Tu peux expliquer l’histoire derrière le son « Gantz! » ?
Suis tes démons, pourchasse-les et débarrasse-toi d’eux. Débarrasse-toi de la tristesse, de l’anxiété et des comportements toxiques. Ça peut aussi être le harcèlement, les pensées négatives et toutes ces merdes. C’est un track que j’ai écrit un peu comme un jeu vidéo : « I’m a Renegade Master, Sunshine Blaster »… Genre tu combats tes démons mentalement. « Gantz! » est peut-être l’une de mes chansons les plus introspectives, en tout cas sur tout ce que j’ai en ligne, car j’en ai écrit d’autres depuis (sourire). Tout le texte reste une métaphore. Quand je parle de « démons », de « les tuer », est-ce sérieux ? À fond, mais ce n’est pas écrit de la façon la plus sérieuse. Certaines personnes écouteront le morceau et pigeront le message, d’autres ne resteront qu’à la surface.

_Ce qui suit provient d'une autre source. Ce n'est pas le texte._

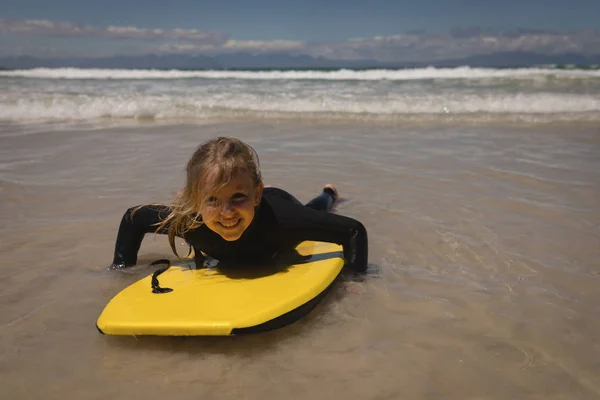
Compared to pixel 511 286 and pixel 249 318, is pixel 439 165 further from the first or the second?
pixel 249 318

Pourquoi est-ce si important pour toi de ne pas te limiter à un style défini ?
Je me sens bien quand je vois que je suis capable de réaliser des choses hors de ma zone de confort. Je sais ce dont je suis capable avec ma voix et ma musique… Et j’aime énormément de styles. Pourquoi se restreindre ?

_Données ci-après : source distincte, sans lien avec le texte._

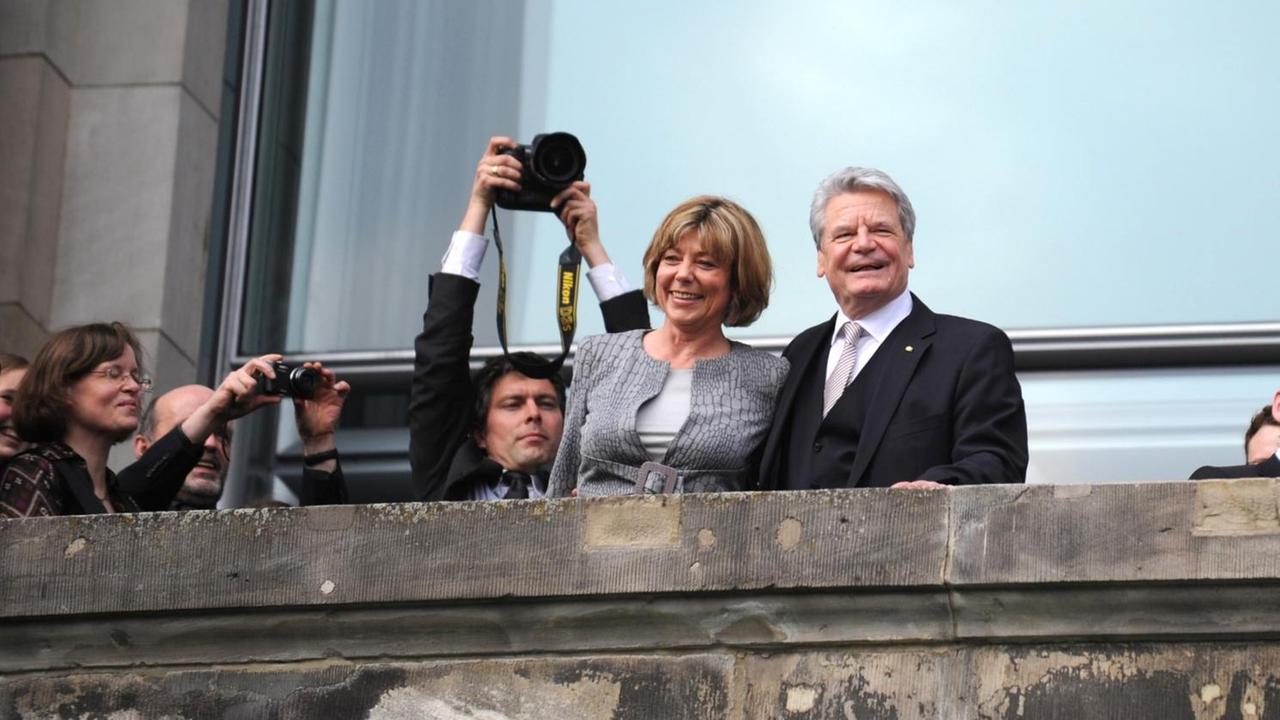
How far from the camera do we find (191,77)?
8.57 meters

Ton album arrive bientôt, un mot à ajouter pour nous teaser un peu ?
DIRTYTWOMINUS raconte mon histoire. Une histoire où j’apprends à grandir dans un environnement très fermé d’esprit, dans lequel les gens commentent les choses comme si elles étaient irréalisables, alors qu’elles le sont vraiment. « I’m Taking A Stand », pour le dire simplement. Je ne laisserai jamais quelqu’un pourrir ma vision, je l’ai suffisamment fait dans ma vie. « I’ve Been Done Dirty ». J’ai enfin assez de confiance pour dire oui ou non quand je le veux, et ça restera toujours le plus important pour moi.